REQUESTS:
A) Answer these questions using the blog post on the Ninth Doctor year:
(i) Between which two dates did Christopher Eccleston play the Doctor?
(ii) In which earlier story, and in what year, were the Autons last seen?
(iii) How did Rose save the day against the Autons?
B) Based on the blog post on the Ninth Doctor year, explain why Christopher Eccleston kept his Salford accent.
C) In the blog post on the Ninth Doctor year, take the part that opens with the words containing "In this, the" and closes with "Own Numbers software)". Give it again, switching "fascinating" to "intriguing".

PASSAGE PROVIDED:
====

Monday 31 August 2015

The Ninth Doctor Year

In this, the fourth guest blog post, @BlueCollarDrWho shares his thoughts on the first season of Doctor Who, and on Chris Eccleston's portrayal of the titular Time Lord. The article presents an interesting perspective on the socio-political undertones of the first season, and of the Ninth Doctor. It is, as a reader, fascinating to see how Doctor Who impacts fans in different ways, and how we each apply a variety of interpretations to the stories, and so, without any further ado, I'm proud to present...

The Ninth Doctor Year

This blog post intends to review each episode of the Ninth Doctor year plus a summary of the Ninth Doctor himself, the companion Rose’s time with Ninth.

Christopher Eccleston’s time on Doctor Who was so short that he played the Doctor from 26 March 2005 – 18 June 2005, which is only 84 days! (Yes, I did the sums using my Mac Own Numbers software) 


Rose not only shows a new companion for the Doctor but marks the return of a new TV series of Doctor Who since 1989. A passage of 16 years! What was clear in the first few minutes of Rose was that the companion would play a bigger role in Doctor Who by showing the life of Rose such as her mother and her boyfriend Mickey. Doctor Who returned by bringing back the Autons last seen in ‘Terror of the Autons’ back in 1971.

Rose also brought a new phrase in Doctor Who history “Every Planet has a North” & “Lots of Planets have a North” I always viewed the Ninth Doctor as being the first Doctor with a strong accent because although Sylvester McCoy has a Scottish accent it is very mild in comparison to Christopher Eccleston. Christopher Eccleston himself made it abundantly clear that he deliberately kept his Salford Accent in reaction against the Received Pronunciation accent common in BBC. Something I agree on with Christopher Eccleston.

Rose criticized the Doctor for not remembering the name of her boyfriend Mickey. I think the reason the Doctor may not have remembered Mickey’s name is because of what I see as the Ninth Doctor ethos. I think the Ninth Doctor ethics is based on utilitarianism which holds that all life is equally important and if he remembered Mickey’s name it would attach too much greater importance to one individual over another or everyone else which is contrary to the ideas of utilitarianism. 

Rose ended up saving the day by using her gymnastic skills by swinging on a rope to knock over the Autons holding the Doctor which then caused the anti-plastic solution to tip into the Nestene Consciousness.

====

MATERIAL PROVIDED:
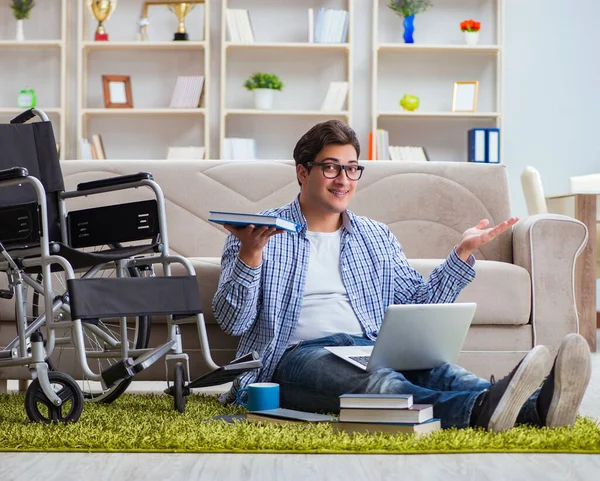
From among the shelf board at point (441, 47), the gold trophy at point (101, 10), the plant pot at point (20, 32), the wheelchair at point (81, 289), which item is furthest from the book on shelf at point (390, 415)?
the plant pot at point (20, 32)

====

RESPONSES:
A)
(i) From 26 March 2005 to 18 June 2005.
(ii) In "Terror of the Autons," in 1971.
(iii) She swung on a rope and knocked over the Autons holding the Doctor, which tipped the anti-plastic solution into the Nestene Consciousness.

B) He deliberately kept his Salford accent in reaction against the Received Pronunciation accent common at the BBC.

C)
In this, the fourth guest blog post, @BlueCollarDrWho shares his thoughts on the first season of Doctor Who, and on Chris Eccleston's portrayal of the titular Time Lord. The article presents an interesting perspective on the socio-political undertones of the first season, and of the Ninth Doctor. It is, as a reader, intriguing to see how Doctor Who impacts fans in different ways, and how we each apply a variety of interpretations to the stories, and so, without any further ado, I'm proud to present...

The Ninth Doctor Year

This blog post intends to review each episode of the Ninth Doctor year plus a summary of the Ninth Doctor himself, the companion Rose’s time with Ninth.

Christopher Eccleston’s time on Doctor Who was so short that he played the Doctor from 26 March 2005 – 18 June 2005, which is only 84 days! (Yes, I did the sums using my Mac Own Numbers software)